Reserves, disclosures, and activity limits
- Activity scope: Licensed issuers could issue and redeem payment stablecoins, manage related reserves, provide reserve custody services, and conduct directly supporting activities.
- Reserve backing: Issuers would need identifiable reserves backing outstanding payment stablecoins at least one-to-one, using specified liquid assets such as U.S. currency, insured deposits or shares, short-term Treasuries, certain repo arrangements, government money market funds, and approved federal assets.
- Redemption and disclosure: Issuers would need public redemption policies, plain-language fee disclosures, monthly reserve composition publication, monthly reserve examinations, and officer certifications.
- Conduct limits: The bill restricts tying arrangements, deceptive government-related names, misleading legal-tender marketing, and interest or yield payments where prohibited under federal law.

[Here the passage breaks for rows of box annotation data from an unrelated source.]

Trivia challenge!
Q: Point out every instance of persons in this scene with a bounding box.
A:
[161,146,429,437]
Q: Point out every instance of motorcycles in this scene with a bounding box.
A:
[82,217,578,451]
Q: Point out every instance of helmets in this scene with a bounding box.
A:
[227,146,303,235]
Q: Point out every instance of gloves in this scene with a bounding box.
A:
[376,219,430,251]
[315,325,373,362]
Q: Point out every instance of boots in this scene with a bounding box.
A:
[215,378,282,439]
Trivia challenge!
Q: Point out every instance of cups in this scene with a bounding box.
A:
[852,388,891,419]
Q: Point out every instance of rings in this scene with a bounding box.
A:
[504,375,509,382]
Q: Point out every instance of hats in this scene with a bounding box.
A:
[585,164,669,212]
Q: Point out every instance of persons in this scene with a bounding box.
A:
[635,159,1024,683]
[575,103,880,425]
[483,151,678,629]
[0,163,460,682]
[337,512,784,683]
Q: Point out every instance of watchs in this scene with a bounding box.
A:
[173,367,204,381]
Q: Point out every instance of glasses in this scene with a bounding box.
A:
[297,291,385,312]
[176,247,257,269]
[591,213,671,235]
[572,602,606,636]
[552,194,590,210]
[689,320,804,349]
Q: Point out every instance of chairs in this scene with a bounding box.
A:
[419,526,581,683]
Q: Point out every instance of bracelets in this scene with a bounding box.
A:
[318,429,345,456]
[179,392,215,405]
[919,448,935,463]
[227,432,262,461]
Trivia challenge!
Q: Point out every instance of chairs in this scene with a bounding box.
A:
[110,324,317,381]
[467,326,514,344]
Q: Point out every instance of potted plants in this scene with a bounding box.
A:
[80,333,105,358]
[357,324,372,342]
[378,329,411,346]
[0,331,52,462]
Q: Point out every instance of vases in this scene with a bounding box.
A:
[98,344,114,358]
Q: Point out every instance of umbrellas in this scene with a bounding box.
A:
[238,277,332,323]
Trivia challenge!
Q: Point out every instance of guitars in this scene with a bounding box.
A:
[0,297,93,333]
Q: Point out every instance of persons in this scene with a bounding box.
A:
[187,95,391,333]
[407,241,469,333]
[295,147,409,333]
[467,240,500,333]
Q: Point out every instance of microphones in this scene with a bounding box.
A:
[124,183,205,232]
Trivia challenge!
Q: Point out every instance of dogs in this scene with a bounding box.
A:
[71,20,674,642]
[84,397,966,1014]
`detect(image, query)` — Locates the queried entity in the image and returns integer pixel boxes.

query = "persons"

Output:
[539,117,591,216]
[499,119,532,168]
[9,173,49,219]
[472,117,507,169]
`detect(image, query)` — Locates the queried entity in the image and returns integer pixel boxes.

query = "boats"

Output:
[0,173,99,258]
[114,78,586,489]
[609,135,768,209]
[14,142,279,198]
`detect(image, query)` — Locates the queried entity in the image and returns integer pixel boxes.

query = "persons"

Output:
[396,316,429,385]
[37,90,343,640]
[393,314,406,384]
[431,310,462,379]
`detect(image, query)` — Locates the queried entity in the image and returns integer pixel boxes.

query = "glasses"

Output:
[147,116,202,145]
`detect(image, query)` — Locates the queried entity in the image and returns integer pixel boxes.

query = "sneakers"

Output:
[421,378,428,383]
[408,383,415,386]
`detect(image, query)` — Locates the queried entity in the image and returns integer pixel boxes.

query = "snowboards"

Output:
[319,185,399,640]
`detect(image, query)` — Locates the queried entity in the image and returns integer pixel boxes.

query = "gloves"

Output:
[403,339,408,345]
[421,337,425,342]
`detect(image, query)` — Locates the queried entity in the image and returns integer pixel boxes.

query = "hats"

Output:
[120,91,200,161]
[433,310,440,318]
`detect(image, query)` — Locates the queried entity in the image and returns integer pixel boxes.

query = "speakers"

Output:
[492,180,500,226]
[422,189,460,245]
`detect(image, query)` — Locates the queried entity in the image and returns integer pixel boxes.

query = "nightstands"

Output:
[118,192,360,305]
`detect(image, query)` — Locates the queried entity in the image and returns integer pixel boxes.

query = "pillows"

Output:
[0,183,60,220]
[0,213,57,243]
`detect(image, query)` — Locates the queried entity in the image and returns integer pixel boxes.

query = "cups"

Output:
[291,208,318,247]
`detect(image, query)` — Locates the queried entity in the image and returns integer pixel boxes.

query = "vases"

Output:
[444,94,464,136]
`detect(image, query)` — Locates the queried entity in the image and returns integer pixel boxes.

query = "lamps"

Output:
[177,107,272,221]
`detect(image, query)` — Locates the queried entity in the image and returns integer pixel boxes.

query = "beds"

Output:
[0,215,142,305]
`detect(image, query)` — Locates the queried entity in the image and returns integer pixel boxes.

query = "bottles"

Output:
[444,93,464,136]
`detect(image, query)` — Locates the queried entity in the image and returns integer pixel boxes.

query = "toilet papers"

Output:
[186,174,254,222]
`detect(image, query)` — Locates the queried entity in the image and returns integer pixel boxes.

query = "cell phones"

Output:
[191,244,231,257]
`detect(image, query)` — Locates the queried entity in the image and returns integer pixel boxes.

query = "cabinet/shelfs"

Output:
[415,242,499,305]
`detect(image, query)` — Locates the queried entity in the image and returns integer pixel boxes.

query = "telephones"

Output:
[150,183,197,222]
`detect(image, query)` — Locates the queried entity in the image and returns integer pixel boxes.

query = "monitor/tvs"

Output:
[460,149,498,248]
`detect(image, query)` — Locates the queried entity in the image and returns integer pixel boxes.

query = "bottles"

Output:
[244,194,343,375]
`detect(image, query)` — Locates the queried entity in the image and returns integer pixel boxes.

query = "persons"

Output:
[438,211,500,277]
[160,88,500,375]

AML, supervision, and federal transition
HB 175 would update Florida money-laundering and financial-institution provisions to include payment stablecoins. Qualified issuers would have to comply with federal AML, sanctions, customer-identification, and due-diligence requirements and submit certifications to OFR after approval and annually. The bill also creates a transition mechanism for issuers that reach $10 billion in consolidated total outstanding payment stablecoin issuance, requiring transition to federal joint oversight or a pause on new issuance unless a federal waiver applies.
Status and timeline
| Date | Event | Status |
|---|---|---|
| October 15, 2025 | HB 175 filed in the Florida House. | Introduced |
| March 3, 2026 | Florida House passed CS/CS/HB 175 by 102-2. | Passed |
| March 5, 2026 | Florida Senate substituted HB 175 for SB 314 and passed it by 37-0. | Passed |
| March 5, 2026 | HB 175 was ordered enrolled. | Enrolled |
| October 1, 2026 | Most issuer licensing, approval, prudential, and activity-limit provisions would become effective if the bill becomes law. | Future / conditional |
Editors should classify this profile as a Florida state bill/regime profile, not as an enacted Florida statute, unless the official record later shows governor approval, chaptering, or another final disposition.